Need to check why this test is flaky (too few iterations?)

@kcc Any sources of non-determinism you suspect? 10^6 iterations already take ~20 seconds, would be hesitant to bump it more.

Also it consistently finds the issue if (even empty) corpus is supplied. That's expected due to the limit of corpus data which would be stored in RAM?

This revision was automatically updated to reflect the committed changes.
kcc added a comment.Jun 27 2018, 5:52 PM

Any sources of non-determinism you suspect?

RNG is expected to provide the same values, but if e.g. the code is compiled slightly differently because
the system headers are different, then the coverage feedback will be different and hence the RNG will be called in different order.

This is very strange.
I've just ran the test manually for a few times with different seeds and it always finds the bug quickly.

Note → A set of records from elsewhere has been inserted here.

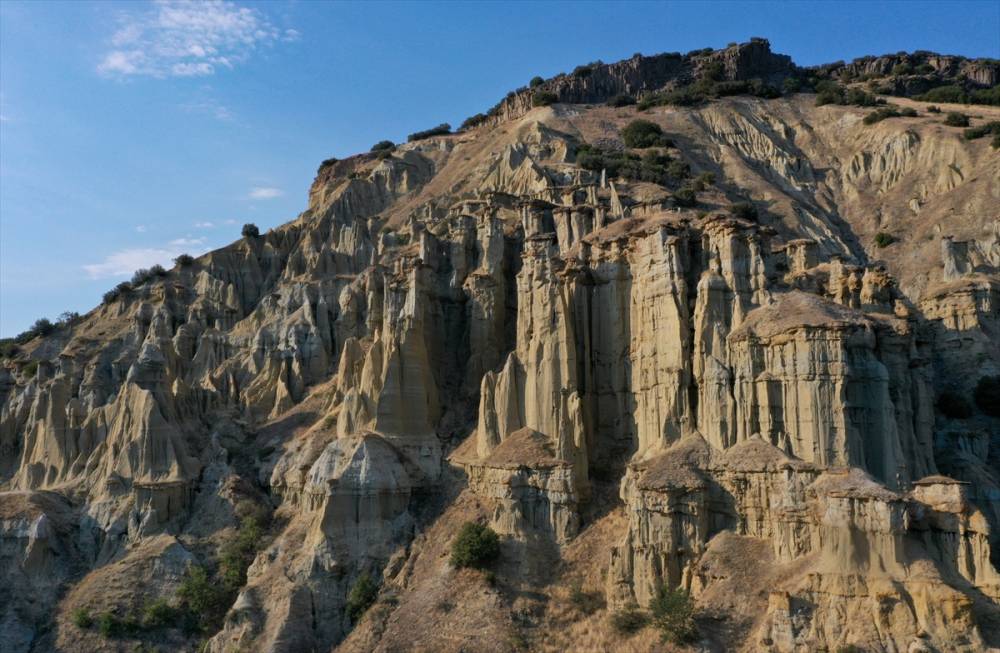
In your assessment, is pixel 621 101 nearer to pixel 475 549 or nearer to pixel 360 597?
pixel 475 549

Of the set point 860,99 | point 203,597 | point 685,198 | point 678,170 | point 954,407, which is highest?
point 860,99

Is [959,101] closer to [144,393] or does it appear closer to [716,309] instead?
[716,309]

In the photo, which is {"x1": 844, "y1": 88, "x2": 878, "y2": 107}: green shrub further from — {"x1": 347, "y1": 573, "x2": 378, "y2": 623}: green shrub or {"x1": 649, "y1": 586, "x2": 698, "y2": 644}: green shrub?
{"x1": 347, "y1": 573, "x2": 378, "y2": 623}: green shrub

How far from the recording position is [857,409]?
32.5 metres

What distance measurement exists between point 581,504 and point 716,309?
1121 cm

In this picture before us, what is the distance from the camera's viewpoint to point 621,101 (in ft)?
320

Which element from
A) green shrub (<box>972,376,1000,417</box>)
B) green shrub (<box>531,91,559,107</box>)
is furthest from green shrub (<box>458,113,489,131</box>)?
green shrub (<box>972,376,1000,417</box>)

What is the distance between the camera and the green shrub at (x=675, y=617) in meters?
27.8

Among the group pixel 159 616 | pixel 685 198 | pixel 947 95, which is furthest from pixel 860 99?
pixel 159 616

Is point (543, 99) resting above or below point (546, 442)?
above

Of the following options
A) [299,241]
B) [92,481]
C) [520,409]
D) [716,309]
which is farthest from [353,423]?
[299,241]

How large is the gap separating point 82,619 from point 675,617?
95.4 ft

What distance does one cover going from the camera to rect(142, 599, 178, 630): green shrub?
38344mm

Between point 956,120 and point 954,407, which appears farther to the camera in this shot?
point 956,120
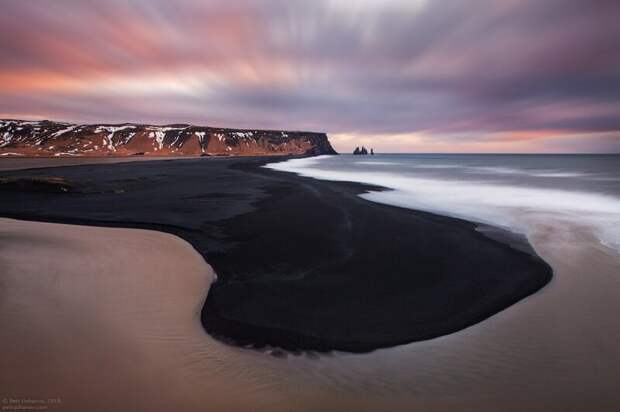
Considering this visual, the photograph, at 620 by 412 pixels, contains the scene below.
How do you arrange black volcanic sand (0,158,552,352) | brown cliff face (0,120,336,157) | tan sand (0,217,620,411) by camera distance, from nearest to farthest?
tan sand (0,217,620,411) < black volcanic sand (0,158,552,352) < brown cliff face (0,120,336,157)

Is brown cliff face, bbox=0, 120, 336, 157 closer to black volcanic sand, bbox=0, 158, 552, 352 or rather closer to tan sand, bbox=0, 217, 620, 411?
black volcanic sand, bbox=0, 158, 552, 352

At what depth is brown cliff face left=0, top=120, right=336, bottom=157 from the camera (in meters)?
94.6

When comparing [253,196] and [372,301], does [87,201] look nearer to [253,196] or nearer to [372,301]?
[253,196]

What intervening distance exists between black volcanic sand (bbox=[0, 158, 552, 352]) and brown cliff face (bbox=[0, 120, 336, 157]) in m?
92.6

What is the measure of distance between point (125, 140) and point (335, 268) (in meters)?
125

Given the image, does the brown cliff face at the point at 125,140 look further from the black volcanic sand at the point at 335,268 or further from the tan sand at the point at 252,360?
the tan sand at the point at 252,360

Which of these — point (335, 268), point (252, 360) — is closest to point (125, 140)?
point (335, 268)

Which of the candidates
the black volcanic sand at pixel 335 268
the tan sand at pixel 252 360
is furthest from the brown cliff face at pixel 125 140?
the tan sand at pixel 252 360

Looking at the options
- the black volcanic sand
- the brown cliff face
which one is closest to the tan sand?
the black volcanic sand

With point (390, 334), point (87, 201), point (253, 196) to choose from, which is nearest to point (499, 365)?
point (390, 334)

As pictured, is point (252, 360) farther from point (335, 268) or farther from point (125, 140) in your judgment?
point (125, 140)

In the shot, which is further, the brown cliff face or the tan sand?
the brown cliff face

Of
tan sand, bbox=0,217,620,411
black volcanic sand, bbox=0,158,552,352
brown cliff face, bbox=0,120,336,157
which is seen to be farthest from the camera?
brown cliff face, bbox=0,120,336,157

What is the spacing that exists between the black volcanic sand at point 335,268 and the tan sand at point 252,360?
36 centimetres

clang -g -std=c++11 -fsanitize=address,fuzzer ~/llvm/projects/compiler-rt/test/fuzzer/ShrinkControlFlowSimpleTest.cpp
./a.out -exit_on_item=0eb8e4ed029b774d80f2b66408203801cb982a60 -runs=1000000 -jobs=100
kcc added a comment.Jun 27 2018, 5:54 PM

also:

>> 10^6 iterations already take ~20 seconds, would be hesitant to bump it more.

what?

for me this test completes in < 1 second even if I let it execute 10^6 iterations.

@kcc

I've just ran the test manually for a few times with different seeds and it always finds the bug quickly.

That's the simple one, the problematic one for me is ShrinkControlFlowTest.

@kcc Are you saying the behavior should be the same whether or not the (empty) coverage dir is used?

@kcc

for me this test completes in < 1 second even if I let it execute 10^6 iterations.

For me it runs in 1 second on my machine, in 12 seconds on the bot in question. Weird.

kcc added a comment.Jun 27 2018, 6:03 PM

same with ShrinkControlFlowTest. I've run it 10000 times.

Are you saying the behavior should be the same whether or not the (empty) coverage dir is used?

Hm... I would expect so...
But I don't think we provide any kind of hard guarantee for that.

For me it runs in 1 second on my machine, in 12 seconds on the bot in question. Weird.

The bot might be hugely overloaded, which in turn could be causing the troubles with the SIGUSR tests.

@kcc @morehouse
OK seems I have figured out the issue, the bot was running an earlier branch of LLVM, which did not have the OPT_FOR_FUZZING LLVM attribute,
which allowed efficient fuzzing under -O2. Seems like most problems went from there.

Does the bot config also explain the SIGUSR test flakiness?

@morehouse Probably, though test is still inherently flaky.